あれから数日たっても、「どっちが長生きするか競争だね」という言葉が棘のようにつかえたままになっている。そして、その棘は日を追うにつれて小さくはならず、大きくもならずに、ずっと同じ大きさで同じ場所に刺さっていた。だが、その場所がよくわからない。

あと十年たてば俺は七十五だ。そして、十五年たてば八十歳。八十になって俺が死んでも、誰も「お若いのに」とは言わないだろう。高原は改めて自分の歳を明確に意識することで、目の前のブリオッシュの背中から視線を離せなくなるのだった。

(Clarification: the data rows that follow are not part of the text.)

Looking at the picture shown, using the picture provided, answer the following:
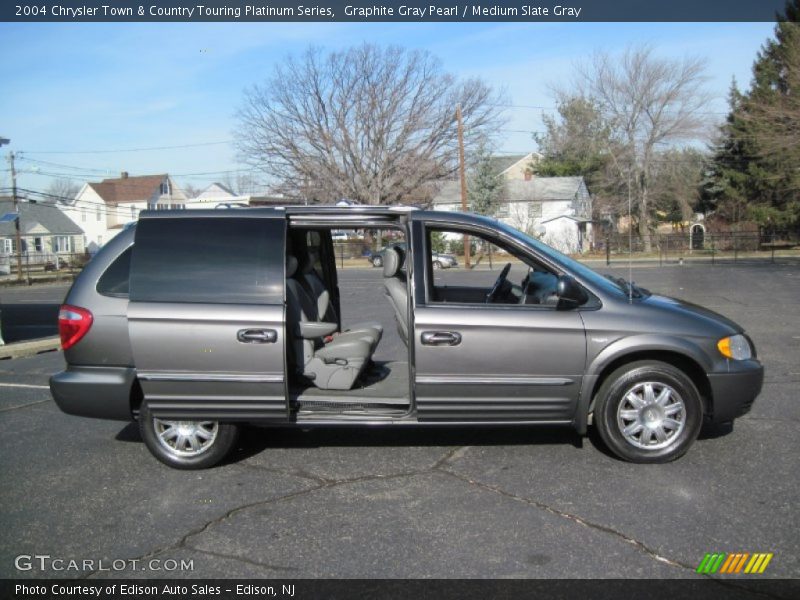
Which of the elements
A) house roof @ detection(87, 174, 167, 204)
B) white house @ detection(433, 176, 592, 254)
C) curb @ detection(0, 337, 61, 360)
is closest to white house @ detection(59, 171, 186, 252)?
house roof @ detection(87, 174, 167, 204)

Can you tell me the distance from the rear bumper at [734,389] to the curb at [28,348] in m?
9.91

ブリオッシュのゆっくりと息づく背中を、その動きに合わせて、同じようにゆっくりとなでる。
「どっちが長く生きるんだ」

高原はブリオッシュに聞いてみる。そして、自分が確実に年老いていく十年の間に、ブリオッシュはどんな一生を駆け抜けるのだろう。そう思うと、高原は自分が過ごしてきた時間がいかに長い時間であったのかを考えて呆然としてしまう。そして、その長い時間を振り返ろうとしてやめる。どうせ、そんなことをしても悔やまれることばかりが思い出されそうだ。

「でもな、お前よりも覚えることも、やらなきゃいけないことも多かったんだよ」
 高原はブリオッシュに言い訳するように言う。
「まあしかし、俺の散歩とお前の散歩では、その重みが違うのかもしれないな」

そして、高原は笑いながら立ち上がる。いつもよりも少し長くベンチに座っていたからか、それとも真っすぐに走ることを覚えたからか、ブリオッシュも待ち兼ねていたように立ち上がる。

尻尾を振り、今にも駆け出そうとするブリオッシュをリードの微妙な引き具合で制しながら、伝わってくる鼓動に高原は呼応する。そして、ため息ではない短く勢いのある息をブリオッシュにも聞こえるように音を立てて吐く。「十年は長いよな」
高原はブリオッシュに話しかけてみる。

すると、ブリオッシュは「うん」と言ったのか「いいや」と言いたかったのか、少し振り返ると妙な音を立ててくしゃみをした。